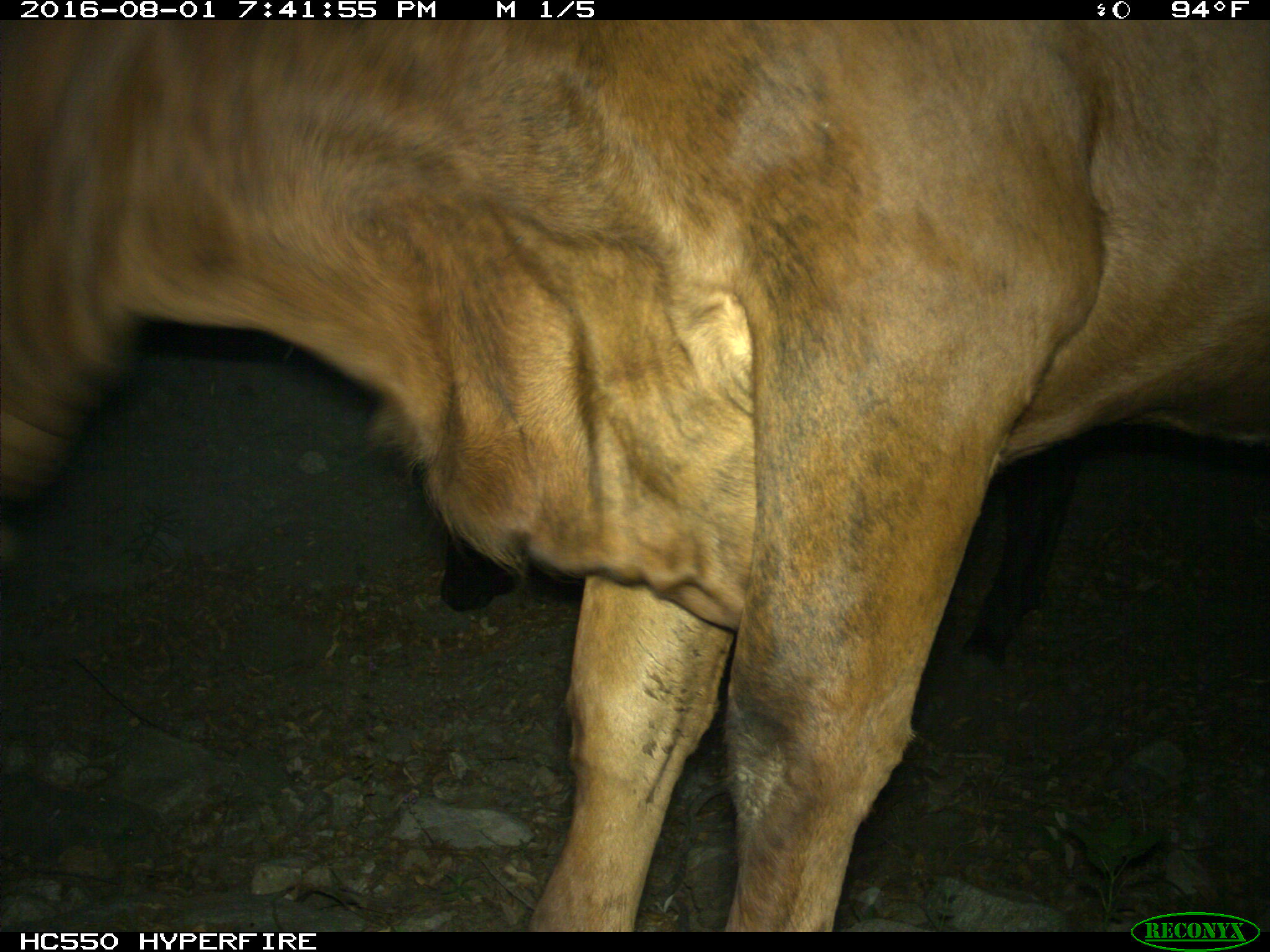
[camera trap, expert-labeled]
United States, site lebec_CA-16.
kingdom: Animalia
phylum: Chordata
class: Mammalia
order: Artiodactyla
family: Bovidae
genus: Bos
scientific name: Bos taurus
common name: domestic cow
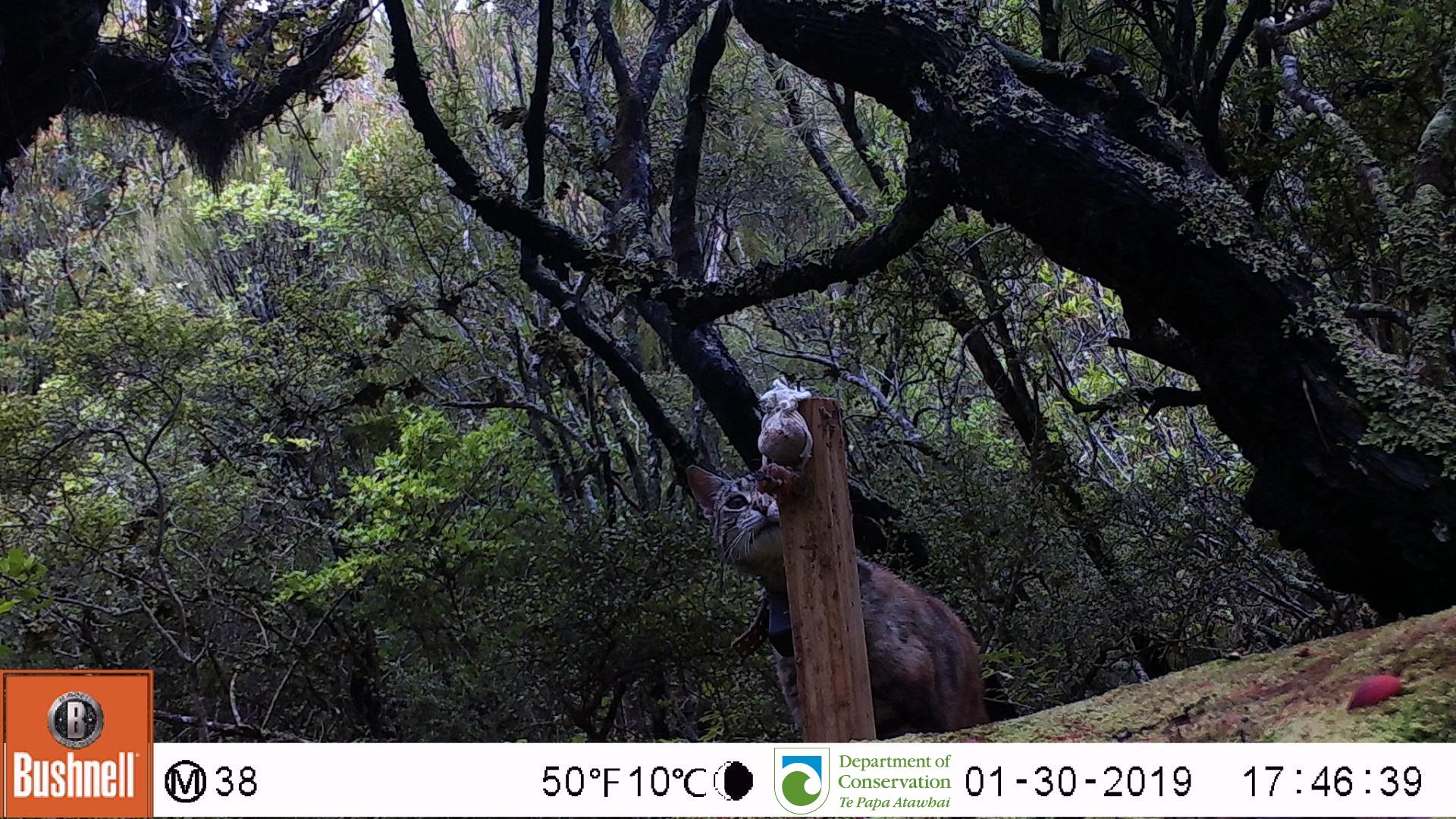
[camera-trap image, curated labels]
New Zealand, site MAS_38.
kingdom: Animalia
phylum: Chordata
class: Mammalia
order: Carnivora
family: Felidae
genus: Felis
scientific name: Felis catus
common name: domestic cat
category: cat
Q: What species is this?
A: Cat (domestic cat) (Felis catus).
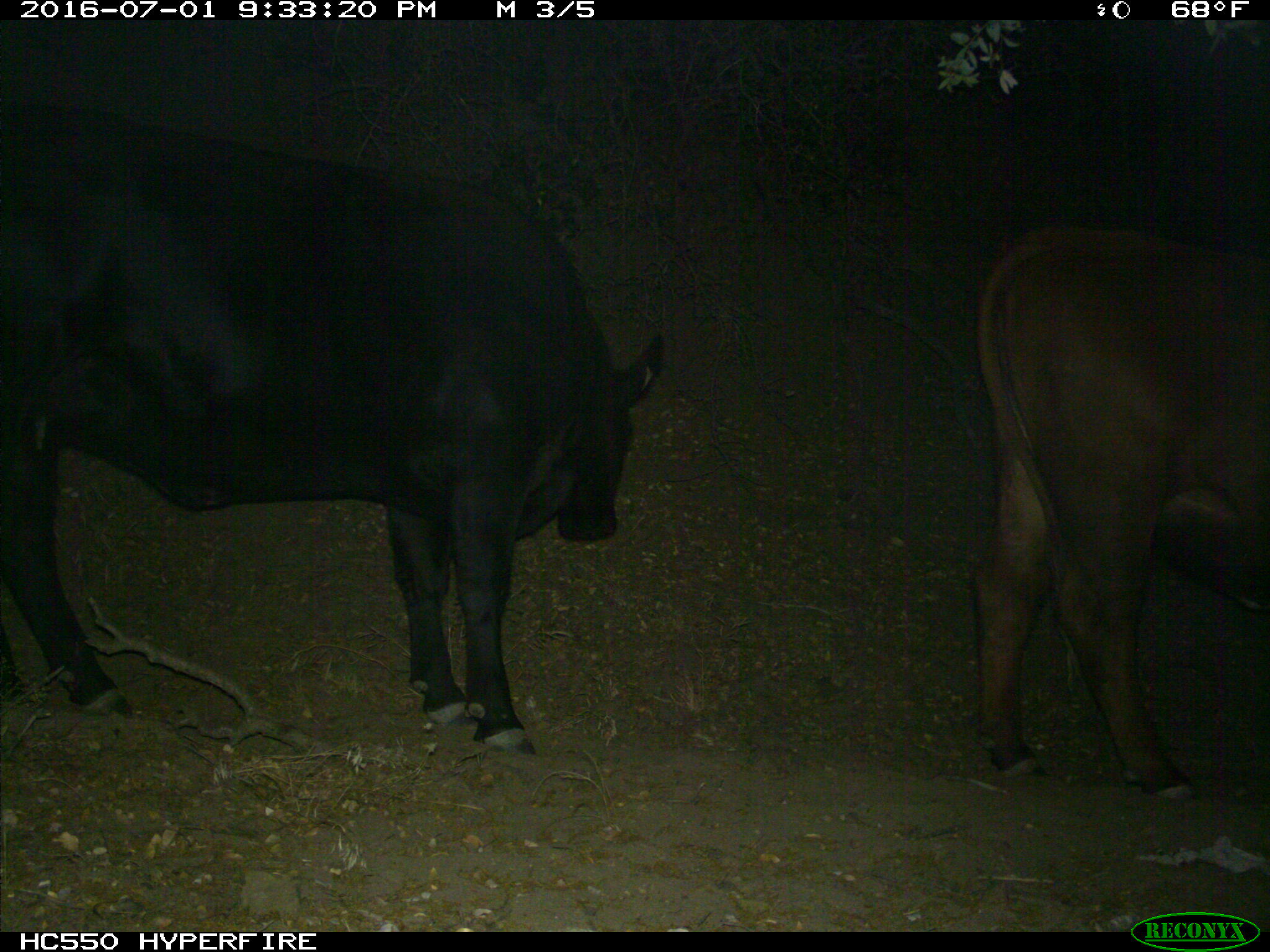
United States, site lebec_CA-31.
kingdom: Animalia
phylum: Chordata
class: Mammalia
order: Artiodactyla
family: Bovidae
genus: Bos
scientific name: Bos taurus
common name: domestic cow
____
_WORK TO COMPLETE_
Restate, word for word, the entries above, dropping any picture.

_RESULT OF THE EXERCISE_
[camera trap, expert-labeled]
United States, site lebec_CA-16.
kingdom: Animalia
phylum: Chordata
class: Mammalia
order: Artiodactyla
family: Bovidae
genus: Bos
scientific name: Bos taurus
common name: domestic cow
[camera-trap image, curated labels]
New Zealand, site MAS_38.
kingdom: Animalia
phylum: Chordata
class: Mammalia
order: Carnivora
family: Felidae
genus: Felis
scientific name: Felis catus
common name: domestic cat
category: cat
Q: What species is this?
A: Cat (domestic cat) (Felis catus).
United States, site lebec_CA-31.
kingdom: Animalia
phylum: Chordata
class: Mammalia
order: Artiodactyla
family: Bovidae
genus: Bos
scientific name: Bos taurus
common name: domestic cow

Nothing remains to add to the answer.